Spatial reasoning dataset excerpts:
══════
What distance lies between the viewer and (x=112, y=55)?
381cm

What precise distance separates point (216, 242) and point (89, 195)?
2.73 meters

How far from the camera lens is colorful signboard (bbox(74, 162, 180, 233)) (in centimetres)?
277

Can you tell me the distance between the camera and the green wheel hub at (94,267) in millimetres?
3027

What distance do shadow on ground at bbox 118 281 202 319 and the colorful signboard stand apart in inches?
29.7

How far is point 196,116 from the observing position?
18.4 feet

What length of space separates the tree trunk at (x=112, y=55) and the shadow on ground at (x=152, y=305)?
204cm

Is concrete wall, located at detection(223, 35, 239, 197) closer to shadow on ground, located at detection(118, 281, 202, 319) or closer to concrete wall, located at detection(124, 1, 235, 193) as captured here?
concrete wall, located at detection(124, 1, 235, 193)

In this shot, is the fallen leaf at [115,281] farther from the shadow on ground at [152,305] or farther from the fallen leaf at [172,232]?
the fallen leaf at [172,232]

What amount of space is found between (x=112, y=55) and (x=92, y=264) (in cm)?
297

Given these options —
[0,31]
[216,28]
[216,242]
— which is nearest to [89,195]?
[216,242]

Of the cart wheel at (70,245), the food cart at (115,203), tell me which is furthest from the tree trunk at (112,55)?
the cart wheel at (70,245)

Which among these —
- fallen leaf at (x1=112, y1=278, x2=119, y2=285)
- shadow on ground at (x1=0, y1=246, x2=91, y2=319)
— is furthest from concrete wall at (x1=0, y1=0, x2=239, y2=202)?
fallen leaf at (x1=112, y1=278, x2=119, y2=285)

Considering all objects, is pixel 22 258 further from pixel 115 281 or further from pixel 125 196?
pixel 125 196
══════
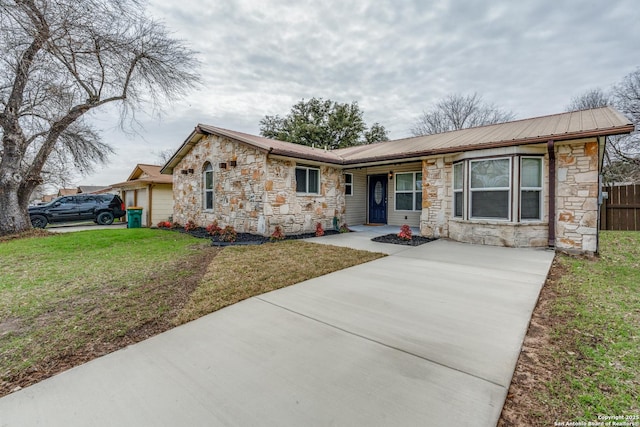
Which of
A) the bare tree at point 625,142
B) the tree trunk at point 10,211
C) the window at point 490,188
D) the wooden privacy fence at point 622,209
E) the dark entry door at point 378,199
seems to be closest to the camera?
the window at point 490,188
══════
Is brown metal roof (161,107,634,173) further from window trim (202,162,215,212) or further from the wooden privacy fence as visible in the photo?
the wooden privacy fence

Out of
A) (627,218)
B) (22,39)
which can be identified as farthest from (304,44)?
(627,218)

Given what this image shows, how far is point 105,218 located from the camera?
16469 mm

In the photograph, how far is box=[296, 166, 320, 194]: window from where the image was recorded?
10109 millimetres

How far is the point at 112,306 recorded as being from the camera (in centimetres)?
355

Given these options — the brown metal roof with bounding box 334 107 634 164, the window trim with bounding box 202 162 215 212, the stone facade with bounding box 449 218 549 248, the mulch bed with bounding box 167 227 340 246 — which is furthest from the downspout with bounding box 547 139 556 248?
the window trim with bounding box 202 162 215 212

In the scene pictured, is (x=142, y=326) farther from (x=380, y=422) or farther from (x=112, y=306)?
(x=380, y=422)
══════
## Problem to work on
Gather every line from the entries above that contains the word "separates". Case counts.

## Output for this exercise
What precise distance separates point (216, 242) and point (89, 195)?
What length of space separates the tree trunk at (x=112, y=55) and the shadow on ground at (x=152, y=305)?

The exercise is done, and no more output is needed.